**STATED GOAL**
Write out every line of the records below as a single numbered list, leaving out the blank lines.

◆ ◆ ◆ ◆ ◆ ◆ ◆

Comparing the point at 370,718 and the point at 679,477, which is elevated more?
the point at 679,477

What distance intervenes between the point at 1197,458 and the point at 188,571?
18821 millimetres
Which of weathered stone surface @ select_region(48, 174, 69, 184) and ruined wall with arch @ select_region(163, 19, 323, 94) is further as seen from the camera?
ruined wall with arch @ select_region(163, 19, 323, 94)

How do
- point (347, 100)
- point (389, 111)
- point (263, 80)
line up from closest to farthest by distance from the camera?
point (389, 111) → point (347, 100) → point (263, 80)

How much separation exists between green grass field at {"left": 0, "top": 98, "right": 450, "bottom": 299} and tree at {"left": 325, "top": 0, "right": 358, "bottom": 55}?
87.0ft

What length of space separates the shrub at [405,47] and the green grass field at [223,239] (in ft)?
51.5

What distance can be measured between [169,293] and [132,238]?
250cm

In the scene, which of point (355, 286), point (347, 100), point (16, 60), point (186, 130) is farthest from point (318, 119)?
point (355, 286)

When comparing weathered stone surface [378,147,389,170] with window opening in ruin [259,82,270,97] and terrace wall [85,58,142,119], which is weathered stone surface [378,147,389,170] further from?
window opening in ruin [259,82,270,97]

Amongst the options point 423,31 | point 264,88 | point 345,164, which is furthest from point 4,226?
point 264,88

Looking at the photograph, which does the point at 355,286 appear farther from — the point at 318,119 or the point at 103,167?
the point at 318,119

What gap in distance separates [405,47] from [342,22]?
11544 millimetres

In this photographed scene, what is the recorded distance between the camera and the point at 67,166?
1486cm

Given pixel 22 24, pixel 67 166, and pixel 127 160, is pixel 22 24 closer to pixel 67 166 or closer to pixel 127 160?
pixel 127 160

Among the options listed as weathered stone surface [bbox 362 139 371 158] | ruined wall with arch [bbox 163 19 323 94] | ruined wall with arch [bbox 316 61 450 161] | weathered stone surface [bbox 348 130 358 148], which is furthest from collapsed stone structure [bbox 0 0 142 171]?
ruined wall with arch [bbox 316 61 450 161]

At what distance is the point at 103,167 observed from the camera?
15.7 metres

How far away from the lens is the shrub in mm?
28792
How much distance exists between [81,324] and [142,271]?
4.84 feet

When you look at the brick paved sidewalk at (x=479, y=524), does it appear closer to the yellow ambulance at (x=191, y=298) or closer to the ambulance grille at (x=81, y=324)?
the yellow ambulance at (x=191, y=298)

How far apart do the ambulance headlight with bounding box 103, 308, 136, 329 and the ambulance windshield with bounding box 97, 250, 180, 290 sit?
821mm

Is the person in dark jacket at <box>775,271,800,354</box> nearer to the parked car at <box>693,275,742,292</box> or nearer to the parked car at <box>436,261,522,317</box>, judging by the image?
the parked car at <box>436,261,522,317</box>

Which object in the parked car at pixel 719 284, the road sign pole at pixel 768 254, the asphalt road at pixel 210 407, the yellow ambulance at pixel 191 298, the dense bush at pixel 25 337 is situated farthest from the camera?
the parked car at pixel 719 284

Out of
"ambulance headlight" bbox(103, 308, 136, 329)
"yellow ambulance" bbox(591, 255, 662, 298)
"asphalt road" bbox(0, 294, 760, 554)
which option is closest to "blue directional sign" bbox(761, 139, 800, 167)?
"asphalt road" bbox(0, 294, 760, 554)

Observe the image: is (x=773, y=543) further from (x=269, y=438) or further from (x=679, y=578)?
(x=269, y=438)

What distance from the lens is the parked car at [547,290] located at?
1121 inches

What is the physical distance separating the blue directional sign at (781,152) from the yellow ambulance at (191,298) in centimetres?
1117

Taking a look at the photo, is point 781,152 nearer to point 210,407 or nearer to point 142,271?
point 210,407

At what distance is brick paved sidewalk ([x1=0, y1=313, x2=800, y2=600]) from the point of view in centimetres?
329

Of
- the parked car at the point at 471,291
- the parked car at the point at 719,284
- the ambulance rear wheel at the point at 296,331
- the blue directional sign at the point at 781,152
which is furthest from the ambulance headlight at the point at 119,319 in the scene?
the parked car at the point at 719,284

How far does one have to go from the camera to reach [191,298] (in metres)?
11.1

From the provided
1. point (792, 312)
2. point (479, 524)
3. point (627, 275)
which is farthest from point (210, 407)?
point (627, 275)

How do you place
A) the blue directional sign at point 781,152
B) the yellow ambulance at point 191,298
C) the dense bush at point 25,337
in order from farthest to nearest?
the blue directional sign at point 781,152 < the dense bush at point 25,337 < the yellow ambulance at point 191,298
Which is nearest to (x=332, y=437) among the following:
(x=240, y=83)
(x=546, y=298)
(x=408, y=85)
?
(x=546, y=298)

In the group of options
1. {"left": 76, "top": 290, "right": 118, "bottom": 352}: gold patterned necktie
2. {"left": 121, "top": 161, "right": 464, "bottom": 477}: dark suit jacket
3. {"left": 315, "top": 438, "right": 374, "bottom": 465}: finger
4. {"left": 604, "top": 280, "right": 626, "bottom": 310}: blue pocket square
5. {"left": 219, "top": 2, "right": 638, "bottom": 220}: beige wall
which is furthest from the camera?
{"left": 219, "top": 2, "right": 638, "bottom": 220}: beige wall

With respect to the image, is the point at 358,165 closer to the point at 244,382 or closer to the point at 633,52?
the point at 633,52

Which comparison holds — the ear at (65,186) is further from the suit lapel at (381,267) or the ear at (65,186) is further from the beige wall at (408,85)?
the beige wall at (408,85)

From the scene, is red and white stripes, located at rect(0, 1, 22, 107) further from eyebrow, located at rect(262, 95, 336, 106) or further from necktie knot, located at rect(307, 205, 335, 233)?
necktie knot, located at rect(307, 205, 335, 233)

◆ ◆ ◆ ◆ ◆ ◆ ◆

**EXPECTED ANSWER**
1. Comparing the point at 370,718 and the point at 679,477, which is elevated more?
2. the point at 679,477
3. What distance intervenes between the point at 1197,458 and the point at 188,571?
4. 18821 millimetres
5. Which of weathered stone surface @ select_region(48, 174, 69, 184) and ruined wall with arch @ select_region(163, 19, 323, 94) is further as seen from the camera?
6. ruined wall with arch @ select_region(163, 19, 323, 94)
7. How do
8. - point (347, 100)
9. - point (389, 111)
10. - point (263, 80)
11. line up from closest to farthest by distance from the camera?
12. point (389, 111) → point (347, 100) → point (263, 80)
13. How much separation exists between green grass field at {"left": 0, "top": 98, "right": 450, "bottom": 299} and tree at {"left": 325, "top": 0, "right": 358, "bottom": 55}?
14. 87.0ft
15. What length of space separates the shrub at [405,47] and the green grass field at [223,239] (in ft)?
16. 51.5
17. What distance can be measured between [169,293] and [132,238]?
18. 250cm
19. In the scene, which of point (355, 286), point (347, 100), point (16, 60), point (186, 130) is farthest from point (318, 119)?
20. point (355, 286)
21. When comparing weathered stone surface [378,147,389,170] with window opening in ruin [259,82,270,97] and terrace wall [85,58,142,119], which is weathered stone surface [378,147,389,170] further from?
22. window opening in ruin [259,82,270,97]
23. Amongst the options point 423,31 | point 264,88 | point 345,164, which is furthest from point 4,226?
24. point 264,88
25. Looking at the photograph, which does the point at 355,286 appear farther from — the point at 318,119 or the point at 103,167?
26. the point at 318,119
27. What gap in distance separates [405,47] from [342,22]?
28. 11544 millimetres
29. In this photographed scene, what is the recorded distance between the camera and the point at 67,166?
30. 1486cm
31. Given pixel 22 24, pixel 67 166, and pixel 127 160, is pixel 22 24 closer to pixel 67 166 or closer to pixel 127 160?
32. pixel 127 160
33. Among the options listed as weathered stone surface [bbox 362 139 371 158] | ruined wall with arch [bbox 163 19 323 94] | ruined wall with arch [bbox 316 61 450 161] | weathered stone surface [bbox 348 130 358 148], which is furthest from collapsed stone structure [bbox 0 0 142 171]?
34. ruined wall with arch [bbox 316 61 450 161]
35. At what distance is the point at 103,167 observed from the camera?
36. 15.7 metres
37. How far away from the lens is the shrub in mm?
38. 28792
39. How much distance exists between [81,324] and [142,271]?
40. 4.84 feet
41. When you look at the brick paved sidewalk at (x=479, y=524), does it appear closer to the yellow ambulance at (x=191, y=298) or closer to the ambulance grille at (x=81, y=324)?
42. the yellow ambulance at (x=191, y=298)
43. How far apart do the ambulance headlight with bounding box 103, 308, 136, 329 and the ambulance windshield with bounding box 97, 250, 180, 290 sit?
44. 821mm
45. Is the person in dark jacket at <box>775,271,800,354</box> nearer to the parked car at <box>693,275,742,292</box> or nearer to the parked car at <box>436,261,522,317</box>, judging by the image?
46. the parked car at <box>436,261,522,317</box>
47. Which object in the parked car at pixel 719 284, the road sign pole at pixel 768 254, the asphalt road at pixel 210 407, the yellow ambulance at pixel 191 298, the dense bush at pixel 25 337 is situated farthest from the camera?
48. the parked car at pixel 719 284
49. Out of
50. "ambulance headlight" bbox(103, 308, 136, 329)
51. "yellow ambulance" bbox(591, 255, 662, 298)
52. "asphalt road" bbox(0, 294, 760, 554)
53. which option is closest to "blue directional sign" bbox(761, 139, 800, 167)?
54. "asphalt road" bbox(0, 294, 760, 554)
55. Observe the image: is (x=773, y=543) further from (x=269, y=438) or further from (x=679, y=578)?
56. (x=269, y=438)
57. What distance from the lens is the parked car at [547,290] located at?
58. 1121 inches
59. What is the physical distance separating the blue directional sign at (781,152) from the yellow ambulance at (191,298) in centimetres?
60. 1117
61. Taking a look at the photo, is point 781,152 nearer to point 210,407 or nearer to point 142,271?
62. point 210,407
63. At what distance is brick paved sidewalk ([x1=0, y1=313, x2=800, y2=600]) from the point of view in centimetres?
64. 329
65. Of
66. - the parked car at the point at 471,291
67. - the parked car at the point at 719,284
68. - the ambulance rear wheel at the point at 296,331
69. - the blue directional sign at the point at 781,152
70. which is furthest from the ambulance headlight at the point at 119,319 in the scene?
71. the parked car at the point at 719,284
72. How far does one have to go from the camera to reach [191,298] (in metres)?
73. 11.1
74. From the provided
75. 1. point (792, 312)
76. 2. point (479, 524)
77. 3. point (627, 275)
78. which is farthest from point (210, 407)?
79. point (627, 275)
80. How do you place
81. A) the blue directional sign at point 781,152
82. B) the yellow ambulance at point 191,298
83. C) the dense bush at point 25,337
84. in order from farthest to nearest?
85. the blue directional sign at point 781,152 < the dense bush at point 25,337 < the yellow ambulance at point 191,298
86. Which is nearest to (x=332, y=437) among the following:
87. (x=240, y=83)
88. (x=546, y=298)
89. (x=408, y=85)
90. ?
91. (x=546, y=298)
92. In the group of options
93. 1. {"left": 76, "top": 290, "right": 118, "bottom": 352}: gold patterned necktie
94. 2. {"left": 121, "top": 161, "right": 464, "bottom": 477}: dark suit jacket
95. 3. {"left": 315, "top": 438, "right": 374, "bottom": 465}: finger
96. 4. {"left": 604, "top": 280, "right": 626, "bottom": 310}: blue pocket square
97. 5. {"left": 219, "top": 2, "right": 638, "bottom": 220}: beige wall
98. which is furthest from the camera?
99. {"left": 219, "top": 2, "right": 638, "bottom": 220}: beige wall
100. With respect to the image, is the point at 358,165 closer to the point at 244,382 or closer to the point at 633,52?
101. the point at 633,52
102. Which comparison holds — the ear at (65,186) is further from the suit lapel at (381,267) or the ear at (65,186) is further from the beige wall at (408,85)?
103. the beige wall at (408,85)
104. From the scene, is red and white stripes, located at rect(0, 1, 22, 107) further from eyebrow, located at rect(262, 95, 336, 106) or further from necktie knot, located at rect(307, 205, 335, 233)?
105. necktie knot, located at rect(307, 205, 335, 233)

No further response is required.